[[ PROVIDED DATA, beginning ]]
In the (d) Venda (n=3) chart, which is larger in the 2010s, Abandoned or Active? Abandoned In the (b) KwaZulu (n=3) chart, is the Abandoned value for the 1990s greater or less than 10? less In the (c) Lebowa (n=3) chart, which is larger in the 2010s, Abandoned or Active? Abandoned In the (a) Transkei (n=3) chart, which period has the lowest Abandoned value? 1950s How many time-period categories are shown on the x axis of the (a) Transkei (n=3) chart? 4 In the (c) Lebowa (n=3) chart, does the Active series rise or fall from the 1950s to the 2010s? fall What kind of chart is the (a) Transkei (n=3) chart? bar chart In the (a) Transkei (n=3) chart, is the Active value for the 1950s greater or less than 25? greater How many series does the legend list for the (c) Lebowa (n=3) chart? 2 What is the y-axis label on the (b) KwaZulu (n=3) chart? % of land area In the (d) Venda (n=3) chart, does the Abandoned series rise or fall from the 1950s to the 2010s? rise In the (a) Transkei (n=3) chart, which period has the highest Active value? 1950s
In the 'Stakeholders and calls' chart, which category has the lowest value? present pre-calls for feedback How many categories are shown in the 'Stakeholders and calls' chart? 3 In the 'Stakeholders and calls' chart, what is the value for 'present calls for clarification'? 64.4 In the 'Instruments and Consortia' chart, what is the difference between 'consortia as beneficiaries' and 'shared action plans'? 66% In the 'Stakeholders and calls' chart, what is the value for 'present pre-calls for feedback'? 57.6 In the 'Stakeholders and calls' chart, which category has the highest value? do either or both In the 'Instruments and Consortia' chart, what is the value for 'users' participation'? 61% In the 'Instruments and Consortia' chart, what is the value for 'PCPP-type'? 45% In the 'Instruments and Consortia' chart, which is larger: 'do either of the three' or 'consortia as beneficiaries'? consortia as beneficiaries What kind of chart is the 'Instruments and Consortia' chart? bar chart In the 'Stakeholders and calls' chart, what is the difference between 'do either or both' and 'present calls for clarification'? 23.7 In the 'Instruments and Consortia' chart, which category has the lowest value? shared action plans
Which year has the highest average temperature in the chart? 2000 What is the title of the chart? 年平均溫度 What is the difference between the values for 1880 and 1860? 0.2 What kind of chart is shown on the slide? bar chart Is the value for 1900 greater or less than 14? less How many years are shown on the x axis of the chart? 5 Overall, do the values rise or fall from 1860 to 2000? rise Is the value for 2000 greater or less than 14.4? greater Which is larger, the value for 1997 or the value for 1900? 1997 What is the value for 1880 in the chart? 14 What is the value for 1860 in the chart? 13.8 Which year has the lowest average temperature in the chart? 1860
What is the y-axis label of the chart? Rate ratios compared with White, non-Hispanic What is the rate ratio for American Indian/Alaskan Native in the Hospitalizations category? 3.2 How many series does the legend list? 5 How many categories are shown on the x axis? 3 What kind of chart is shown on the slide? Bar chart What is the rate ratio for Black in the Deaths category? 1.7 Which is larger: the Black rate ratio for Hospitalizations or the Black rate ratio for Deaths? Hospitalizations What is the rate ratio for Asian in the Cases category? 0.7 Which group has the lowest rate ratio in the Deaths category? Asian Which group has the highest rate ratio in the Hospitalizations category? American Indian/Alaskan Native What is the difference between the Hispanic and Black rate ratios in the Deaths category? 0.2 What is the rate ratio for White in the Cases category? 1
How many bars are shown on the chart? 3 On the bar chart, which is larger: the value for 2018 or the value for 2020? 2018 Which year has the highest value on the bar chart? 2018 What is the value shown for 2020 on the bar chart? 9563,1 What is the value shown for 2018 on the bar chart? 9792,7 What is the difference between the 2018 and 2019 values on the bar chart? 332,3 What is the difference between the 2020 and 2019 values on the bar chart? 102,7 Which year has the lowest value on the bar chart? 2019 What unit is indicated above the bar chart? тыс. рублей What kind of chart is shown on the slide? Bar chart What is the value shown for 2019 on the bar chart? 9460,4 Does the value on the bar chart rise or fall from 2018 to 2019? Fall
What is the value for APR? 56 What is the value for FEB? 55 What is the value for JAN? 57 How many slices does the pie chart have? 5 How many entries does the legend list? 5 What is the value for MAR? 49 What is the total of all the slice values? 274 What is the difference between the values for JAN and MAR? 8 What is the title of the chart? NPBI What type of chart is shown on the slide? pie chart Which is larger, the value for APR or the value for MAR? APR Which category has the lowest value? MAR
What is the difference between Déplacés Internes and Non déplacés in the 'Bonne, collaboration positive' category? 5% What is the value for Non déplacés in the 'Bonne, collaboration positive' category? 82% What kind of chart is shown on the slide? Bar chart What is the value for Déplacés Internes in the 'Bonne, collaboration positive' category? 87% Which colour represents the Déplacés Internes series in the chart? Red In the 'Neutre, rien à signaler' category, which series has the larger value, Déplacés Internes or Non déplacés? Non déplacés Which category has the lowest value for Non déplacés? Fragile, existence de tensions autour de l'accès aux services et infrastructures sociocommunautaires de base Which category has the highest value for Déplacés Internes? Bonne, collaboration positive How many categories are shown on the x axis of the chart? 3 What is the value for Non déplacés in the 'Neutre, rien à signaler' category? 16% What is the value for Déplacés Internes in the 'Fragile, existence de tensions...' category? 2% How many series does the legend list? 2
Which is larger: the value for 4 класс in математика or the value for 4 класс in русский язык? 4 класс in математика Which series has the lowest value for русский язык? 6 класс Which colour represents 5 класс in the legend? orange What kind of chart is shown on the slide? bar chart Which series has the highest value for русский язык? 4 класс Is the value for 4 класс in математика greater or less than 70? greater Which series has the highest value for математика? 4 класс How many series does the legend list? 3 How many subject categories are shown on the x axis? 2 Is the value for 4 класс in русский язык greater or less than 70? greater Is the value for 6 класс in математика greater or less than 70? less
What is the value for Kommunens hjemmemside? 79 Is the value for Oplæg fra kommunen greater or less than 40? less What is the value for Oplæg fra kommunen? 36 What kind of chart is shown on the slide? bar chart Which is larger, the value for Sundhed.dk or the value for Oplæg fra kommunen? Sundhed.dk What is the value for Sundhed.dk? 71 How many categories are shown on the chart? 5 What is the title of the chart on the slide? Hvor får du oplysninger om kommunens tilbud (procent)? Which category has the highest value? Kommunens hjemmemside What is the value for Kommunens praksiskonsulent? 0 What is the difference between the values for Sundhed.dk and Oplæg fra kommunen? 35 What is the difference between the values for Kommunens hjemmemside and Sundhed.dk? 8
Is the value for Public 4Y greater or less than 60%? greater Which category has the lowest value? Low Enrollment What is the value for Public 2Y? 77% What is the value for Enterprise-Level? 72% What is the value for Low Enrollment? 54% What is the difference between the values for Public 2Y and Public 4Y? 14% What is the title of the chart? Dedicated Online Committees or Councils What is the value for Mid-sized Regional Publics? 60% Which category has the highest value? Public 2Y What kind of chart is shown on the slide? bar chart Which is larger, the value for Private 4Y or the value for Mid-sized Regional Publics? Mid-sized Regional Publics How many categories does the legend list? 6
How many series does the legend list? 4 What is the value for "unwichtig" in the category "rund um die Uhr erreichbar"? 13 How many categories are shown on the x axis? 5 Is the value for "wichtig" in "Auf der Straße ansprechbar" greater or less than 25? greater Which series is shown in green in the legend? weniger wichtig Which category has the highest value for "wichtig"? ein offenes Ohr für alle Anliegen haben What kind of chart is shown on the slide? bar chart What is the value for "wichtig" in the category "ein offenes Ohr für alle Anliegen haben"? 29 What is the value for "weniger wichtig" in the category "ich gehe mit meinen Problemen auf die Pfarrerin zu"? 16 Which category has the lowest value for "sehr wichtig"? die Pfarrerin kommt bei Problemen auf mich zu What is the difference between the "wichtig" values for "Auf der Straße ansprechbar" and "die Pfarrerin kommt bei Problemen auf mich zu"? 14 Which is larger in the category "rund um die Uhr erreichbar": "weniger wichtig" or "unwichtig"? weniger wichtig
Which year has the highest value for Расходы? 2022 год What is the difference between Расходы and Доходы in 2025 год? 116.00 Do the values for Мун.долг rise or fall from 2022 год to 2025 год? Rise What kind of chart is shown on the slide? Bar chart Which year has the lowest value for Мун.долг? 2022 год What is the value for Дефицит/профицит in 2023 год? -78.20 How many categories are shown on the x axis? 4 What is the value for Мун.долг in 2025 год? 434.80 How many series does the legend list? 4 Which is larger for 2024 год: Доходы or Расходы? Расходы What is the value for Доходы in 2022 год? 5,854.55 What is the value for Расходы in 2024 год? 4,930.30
[[ PROVIDED DATA, end ]]
* WHAT YOU NEED TO DO
Please repeat the entries above word for word, from the first line through the line that contains "value? shared action plans", including both of those lines.

* TASK ANSWER
In the (d) Venda (n=3) chart, which is larger in the 2010s, Abandoned or Active? Abandoned In the (b) KwaZulu (n=3) chart, is the Abandoned value for the 1990s greater or less than 10? less In the (c) Lebowa (n=3) chart, which is larger in the 2010s, Abandoned or Active? Abandoned In the (a) Transkei (n=3) chart, which period has the lowest Abandoned value? 1950s How many time-period categories are shown on the x axis of the (a) Transkei (n=3) chart? 4 In the (c) Lebowa (n=3) chart, does the Active series rise or fall from the 1950s to the 2010s? fall What kind of chart is the (a) Transkei (n=3) chart? bar chart In the (a) Transkei (n=3) chart, is the Active value for the 1950s greater or less than 25? greater How many series does the legend list for the (c) Lebowa (n=3) chart? 2 What is the y-axis label on the (b) KwaZulu (n=3) chart? % of land area In the (d) Venda (n=3) chart, does the Abandoned series rise or fall from the 1950s to the 2010s? rise In the (a) Transkei (n=3) chart, which period has the highest Active value? 1950s
In the 'Stakeholders and calls' chart, which category has the lowest value? present pre-calls for feedback How many categories are shown in the 'Stakeholders and calls' chart? 3 In the 'Stakeholders and calls' chart, what is the value for 'present calls for clarification'? 64.4 In the 'Instruments and Consortia' chart, what is the difference between 'consortia as beneficiaries' and 'shared action plans'? 66% In the 'Stakeholders and calls' chart, what is the value for 'present pre-calls for feedback'? 57.6 In the 'Stakeholders and calls' chart, which category has the highest value? do either or both In the 'Instruments and Consortia' chart, what is the value for 'users' participation'? 61% In the 'Instruments and Consortia' chart, what is the value for 'PCPP-type'? 45% In the 'Instruments and Consortia' chart, which is larger: 'do either of the three' or 'consortia as beneficiaries'? consortia as beneficiaries What kind of chart is the 'Instruments and Consortia' chart? bar chart In the 'Stakeholders and calls' chart, what is the difference between 'do either or both' and 'present calls for clarification'? 23.7 In the 'Instruments and Consortia' chart, which category has the lowest value? shared action plans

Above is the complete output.